Sam’s frown deepened. “That doesn’t make any sense. How can it not have one?”
Mike shrugged. “Got me. Looks like there might be more to this little woman than we might think. I’m beginning to wonder if the lack of memory is a scam.”
Sam shook his head. “No. You didn’t see her face, Mike. She really didn’t remember.”
“Maybe,” Mike said, although Sam could tell his friend wasn’t as sure as he was.
“What is she going to do if she wakes up and still doesn’t remember?” Cody asked.
Sam sighed as he looked back at the sleeping woman. “I don’t know, but I’ve been thinking about that.”
“And?” Cody prodded.
“We talked about hiring a housekeeper to help us out at the house. Maybe we should offer her the job. It would keep her close so we could maybe solve this mystery and give her somewhere to stay until her memory returns.”
Cody tilted his head. “You sure that’s a good idea?”
Sam shrugged. “No, but what else are we going to do? Turn her out into the street?”
“This doesn’t have anything to do with the fact that she’s gorgeous as hell, right?” Cody asked, his lips twitching slightly.

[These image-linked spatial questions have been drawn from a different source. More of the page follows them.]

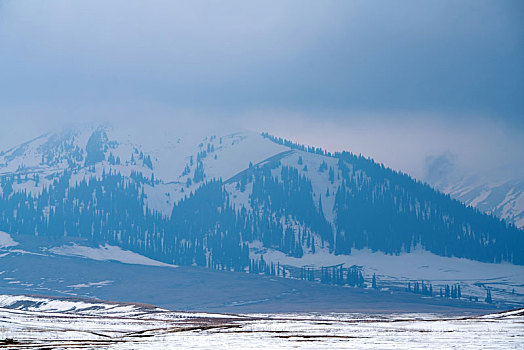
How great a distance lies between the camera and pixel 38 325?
110 metres

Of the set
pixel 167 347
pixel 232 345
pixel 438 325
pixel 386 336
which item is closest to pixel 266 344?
pixel 232 345

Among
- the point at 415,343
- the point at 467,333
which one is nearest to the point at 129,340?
the point at 415,343

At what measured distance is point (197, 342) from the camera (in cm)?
7438

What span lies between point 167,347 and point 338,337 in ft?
56.7

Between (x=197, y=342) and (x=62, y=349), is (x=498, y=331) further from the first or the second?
(x=62, y=349)

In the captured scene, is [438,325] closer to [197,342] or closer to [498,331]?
[498,331]

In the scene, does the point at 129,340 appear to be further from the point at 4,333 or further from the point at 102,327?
the point at 102,327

Mike snickered, but Sam ignored him. “Yeah, okay. I’ll admit she’s gorgeous, but no, this isn’t about that. This is about doing the right thing.” He looked at his friend. “You got a problem with this?”
Mike snorted. “Why would I have a problem with it? If nothing else, it helps me out. I don’t have to try to find somewhere for her to go.”
“I guess it’s settled, then,” Cody said as his attention returned to the young woman lying in the hospital bed.